# WORK INSTRUCTIONS
**1.** Write out the passage of the text about running out of money that begins with "My instincts tell" and ends with "are usually correct.", switching "landlord" to "letting agent".
**2.** Resume the text about running out of money from the point where it stops.

# TEXT SEGMENT
--- --- ---
I've gone from 14 hours sleep a night to an average of 2. That can't be helping matters.

In 3 weeks time I hit zero: £0.00. No more money for rent next month, no more money for bills, no more money for anything that can't be put on a credit card, and even then, it's hardly a solution, is it? Also, I'm £6k short on my tax, due at the end of the month. Basically, I'm now insolvent.

So, what does one do in such a situation? If I could start back at work on Monday, or a week later, with the company I was contracted to in Jan/Feb, I could just about escape, by the skin of my teeth. What are the chances of them placing me with a client, within 9 working days? Slim to none, I'd say. Also, I'm sick again and I've got doctors hassling me for daily shit - dialysis & blood tests then, home visits from the Community Mental Health Team, this time. Doesn't this all sound rather like deja-vu?

My instincts tell me to box my stuff up, move out, preserve my cash and let the landlord keep my deposit. My instincts always tell me, that when shit goes bad, cut your financial commitments and retire to a safe distance. I would have done that in November 2015, when HSBC terminated my contract, but I felt responsible for a sofa-surfer and a flatmate. Big mistake. My instincts are usually correct.
--- --- ---
(Collected data entries)
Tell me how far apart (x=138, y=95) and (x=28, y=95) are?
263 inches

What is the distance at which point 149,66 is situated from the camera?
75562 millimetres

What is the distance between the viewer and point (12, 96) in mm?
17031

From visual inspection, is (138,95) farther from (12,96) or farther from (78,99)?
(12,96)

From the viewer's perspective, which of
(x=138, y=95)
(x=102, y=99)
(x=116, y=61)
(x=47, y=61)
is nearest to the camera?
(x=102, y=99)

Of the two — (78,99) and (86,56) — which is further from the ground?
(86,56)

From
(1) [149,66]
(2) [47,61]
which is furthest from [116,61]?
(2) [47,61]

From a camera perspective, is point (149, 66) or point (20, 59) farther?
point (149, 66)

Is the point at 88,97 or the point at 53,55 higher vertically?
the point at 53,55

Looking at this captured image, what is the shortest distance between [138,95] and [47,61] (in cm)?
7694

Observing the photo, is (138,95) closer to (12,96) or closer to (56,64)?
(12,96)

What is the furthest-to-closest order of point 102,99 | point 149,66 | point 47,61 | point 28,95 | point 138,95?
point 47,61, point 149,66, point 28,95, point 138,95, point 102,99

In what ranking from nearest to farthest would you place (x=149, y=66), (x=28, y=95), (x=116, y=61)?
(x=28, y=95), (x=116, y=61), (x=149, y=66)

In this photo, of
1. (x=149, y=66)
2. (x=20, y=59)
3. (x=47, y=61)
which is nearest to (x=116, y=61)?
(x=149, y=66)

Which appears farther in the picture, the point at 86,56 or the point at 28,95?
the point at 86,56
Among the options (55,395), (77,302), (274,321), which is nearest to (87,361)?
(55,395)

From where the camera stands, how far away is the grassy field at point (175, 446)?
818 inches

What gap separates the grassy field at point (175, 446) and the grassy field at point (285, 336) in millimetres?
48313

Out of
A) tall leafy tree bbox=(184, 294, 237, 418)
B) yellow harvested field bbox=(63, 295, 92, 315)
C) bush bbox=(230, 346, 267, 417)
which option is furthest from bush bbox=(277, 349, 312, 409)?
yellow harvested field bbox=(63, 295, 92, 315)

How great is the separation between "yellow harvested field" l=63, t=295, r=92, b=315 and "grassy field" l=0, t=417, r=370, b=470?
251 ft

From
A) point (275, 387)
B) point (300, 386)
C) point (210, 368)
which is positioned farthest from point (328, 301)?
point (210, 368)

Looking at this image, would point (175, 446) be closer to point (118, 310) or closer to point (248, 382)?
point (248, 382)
--- --- ---
# ANSWERS TO THE PROBLEMS
**1.**
My instincts tell me to box my stuff up, move out, preserve my cash and let the letting agent keep my deposit. My instincts always tell me, that when shit goes bad, cut your financial commitments and retire to a safe distance. I would have done that in November 2015, when HSBC terminated my contract, but I felt responsible for a sofa-surfer and a flatmate. Big mistake. My instincts are usually correct.

**2.**
My financial situation will continue to deteriorate, but at least I'm not careening headlong into a massive bankruptcy, provided I can borrow some (or all) of the £6k I need to pay my tax.

I'm now free to work anywhere in the country, if not the world. I had an offer of contract work in Poole in Dorset, from a friend. I have other friends in the area, who might be able to put a roof over my head while I find my feet again. It's one plan, at least.

What's the alternative? Go deeper in the hole and try and get a flatmate ASAP, to cut the speed with which my finances crumble to shit? I'm not sure I really want the pressure of the financial commitment; responsibility for an expensive central London flat. You know, I've ticked my "live by the River Thames" box, and I've even fallen out of love with London, or at least Canary Wharf and the touristy bits. The last time I felt wowed by my home city again, was when I interviewed for a government contract, on the first working day of the New Year. I would see Big Ben every day, and work in HMRC's impressive building, next door to the Churchill War Museum, St James Park and Horse Poo Parade. I've never worked in public services, let alone the posh bits, down the road from Bucky Pee and round the corner from the Palace of Westminster. That was 6 months ago, and I've been stressed and depressed the whole time since then.

Everything is probably going to come tumbling down - the landlord will sue me; I might not be able to borrow the £6k for my tax; who's to say that offer of work is still there? Should I just freeze, like a rabbit in the headlights of an oncoming vehicle?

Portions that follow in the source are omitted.